Red Rag, or Reading's only newspaper, had a noble tradition of misspelling, mixed metaphors, wrong facts, confused political judgements and a print run by the end of 1983 of 1300. It printed pretty well everything it got sent ("unless the Collective judged it racist, sexist, right wing, or supportive of oppressive religions"). It aimed to provide a decent alternative coverage of local news and issues from a radical non-aligned position; to promote subversive and creative initiatives; to provide a forum for unorthodox views; to allow some sort of co-existence between a huge variety of interests. And in its first four years it had never sold a single copy. 1982-83 was a period of rapid growth. The print run doubled twice; and1300 copies can be assumed to equal a readership of around 4,000. The issue size also doubled. The Collective came into being. In the summer of 1982 we moved from stencils & duplicators & near total illegibility, to photo reduced type (12cm down to 10): camera- ready copy offset lithoed at Acorn Bookshop late every second Saturday evening. Each of us had their own preference between cow gum and pritt stick, we all learned how to do paste up, and some of us took typography lessons up at the University which Mark had arranged. Many covers and some entire issues were works of art. There was no deep consistency on format. 
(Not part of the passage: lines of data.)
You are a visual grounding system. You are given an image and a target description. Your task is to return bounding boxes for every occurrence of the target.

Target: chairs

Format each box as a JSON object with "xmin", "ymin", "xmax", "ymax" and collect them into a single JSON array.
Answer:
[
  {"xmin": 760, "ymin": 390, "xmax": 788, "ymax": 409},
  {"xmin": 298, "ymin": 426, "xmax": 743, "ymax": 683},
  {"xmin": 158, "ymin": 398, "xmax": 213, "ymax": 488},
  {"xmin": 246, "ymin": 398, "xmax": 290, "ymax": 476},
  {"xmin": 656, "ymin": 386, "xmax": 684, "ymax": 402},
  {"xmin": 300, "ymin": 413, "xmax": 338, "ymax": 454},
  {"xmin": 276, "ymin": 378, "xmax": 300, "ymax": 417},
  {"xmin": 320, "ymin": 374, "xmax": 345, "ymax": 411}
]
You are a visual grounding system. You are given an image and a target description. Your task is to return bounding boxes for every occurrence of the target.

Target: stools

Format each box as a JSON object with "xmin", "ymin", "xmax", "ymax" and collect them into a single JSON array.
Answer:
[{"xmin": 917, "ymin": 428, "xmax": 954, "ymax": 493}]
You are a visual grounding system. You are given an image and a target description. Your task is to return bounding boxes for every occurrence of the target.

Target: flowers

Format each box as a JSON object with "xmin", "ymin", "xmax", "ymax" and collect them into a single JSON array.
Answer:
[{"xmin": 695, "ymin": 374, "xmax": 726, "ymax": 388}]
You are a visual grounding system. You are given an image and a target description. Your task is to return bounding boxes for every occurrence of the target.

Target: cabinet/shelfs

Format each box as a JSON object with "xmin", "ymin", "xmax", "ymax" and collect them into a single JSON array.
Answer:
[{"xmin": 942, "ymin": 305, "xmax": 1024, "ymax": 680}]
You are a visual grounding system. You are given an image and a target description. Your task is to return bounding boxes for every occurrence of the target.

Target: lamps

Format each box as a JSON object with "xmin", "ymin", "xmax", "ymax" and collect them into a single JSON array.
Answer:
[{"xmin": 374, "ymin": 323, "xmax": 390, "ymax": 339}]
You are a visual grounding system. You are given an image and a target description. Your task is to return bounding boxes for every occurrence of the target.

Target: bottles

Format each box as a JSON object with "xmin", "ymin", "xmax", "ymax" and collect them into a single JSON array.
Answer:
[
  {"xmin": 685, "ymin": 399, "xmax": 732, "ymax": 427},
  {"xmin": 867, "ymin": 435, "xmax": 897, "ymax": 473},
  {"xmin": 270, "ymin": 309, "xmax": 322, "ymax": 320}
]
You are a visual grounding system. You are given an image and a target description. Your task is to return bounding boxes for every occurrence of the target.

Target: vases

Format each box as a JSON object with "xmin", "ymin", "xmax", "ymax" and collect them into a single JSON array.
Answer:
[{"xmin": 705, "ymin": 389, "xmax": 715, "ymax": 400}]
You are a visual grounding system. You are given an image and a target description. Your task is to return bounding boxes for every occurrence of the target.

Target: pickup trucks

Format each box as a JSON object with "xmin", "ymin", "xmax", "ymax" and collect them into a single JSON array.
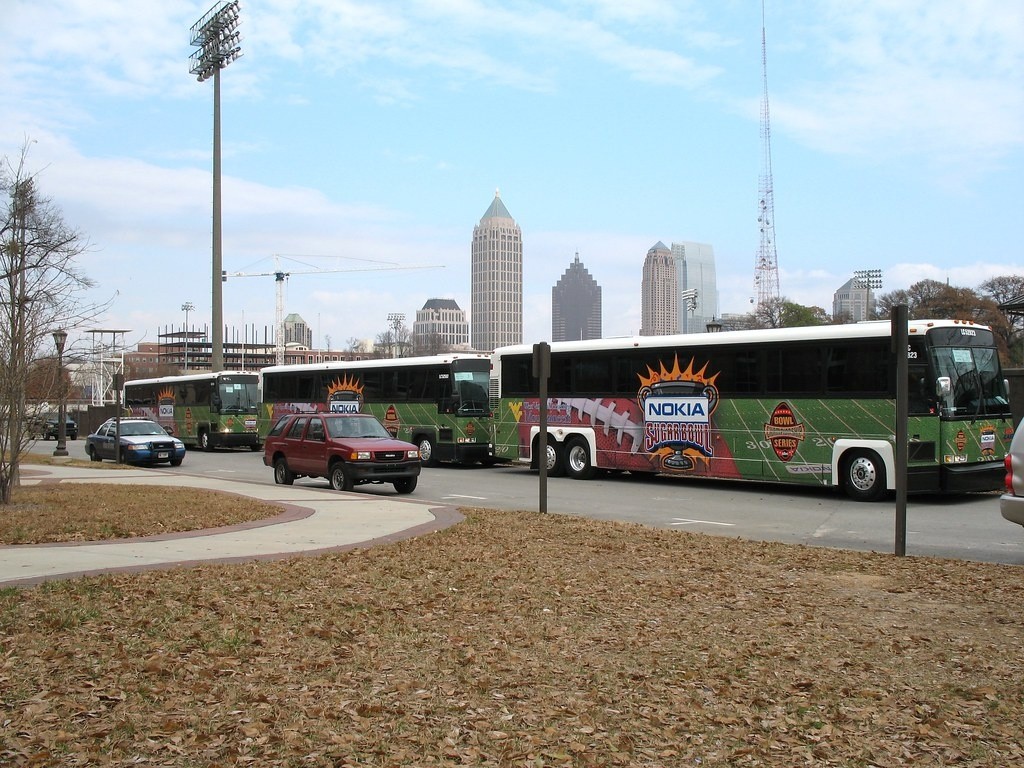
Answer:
[{"xmin": 27, "ymin": 412, "xmax": 78, "ymax": 441}]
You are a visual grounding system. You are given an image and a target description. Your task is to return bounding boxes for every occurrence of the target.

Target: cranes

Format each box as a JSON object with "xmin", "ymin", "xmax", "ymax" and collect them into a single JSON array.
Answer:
[{"xmin": 221, "ymin": 251, "xmax": 446, "ymax": 367}]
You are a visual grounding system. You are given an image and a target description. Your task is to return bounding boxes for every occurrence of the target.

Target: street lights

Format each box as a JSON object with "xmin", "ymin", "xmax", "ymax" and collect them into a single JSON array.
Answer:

 Mistakes happened. Illegibility, anything from a line of text to whole pages missing repeated or inverted, whole issues missing if your distributor went on holiday without telling anyone... These were all the norm. We got by. Content: a heady brew of Going Out Guide, Events column, news comment and opinion. Ranged from excellent to dross. If you didn't like what you read you were always free to write better. There was too much work for anyone to want to keep doing it every fortnight. So we split into two production groups, one more or less run from the basement of 24 Norwood Rd, the other I think had a more roving quality. A few of us had regular jobs, such as treasurer or assembling the Events column. The Collective met every six weeks or so. We had a general policy to print everything apart from.... On spot decisions were made by whoever was doing the work (“power at the point of production” was one of our unprinted mottos), occasionally leading to -say- the typist commenting inline and once to the printer blanking out half a page. Sunday morning was the distribution party, with a variable collection of hungover people gathered round tables at Acorn (swept clear of books) to collate and fold. Recent conversations about techniques for spinning a block of printer paper! Address labels were printed by Acorn's home-built micro computer; the addresses themselves lived on cassette tapes. Finally bundles of Rags were taken by car to the homes of 50?? distributors who'd deliver to readers, by foot or by bike. The Rag also available from a dozen or so outlets around town. Money always a problem. Until almost the end of the Rag's existence we never sold a single copy! We met printing costs via collecting tins at outlets, standing orders from the dedicated, and a string of jumble sales and benefit gigs. One of which raised something line 29p largely thanks to 20p picked up off the floor afterwards. 
If money was really short then so was the next issue, and somehow the message mysteriously got across. At some point we started to accept a few paid adverts too; but small ads and listings were always free. Looking back on it: What was the Rag? It was a community paper, an open channel of communication, evidence of anarchist influence and organisation here in Reading, a record of our lives, our struggles under Thatcher and her cronies, what we ate, where we lived and how much rent we paid to live there, what bands we danced to. If you ever need to know who or what an A1 vegetable, a Pagan Against Nukes, Diogenes, Vernon Paxford, Paradise, Veggy Dining, Citizen Cain, a Greenham Food Van, or the Conspiracy were: there was only ever one place left to find out and Red Rag is still it.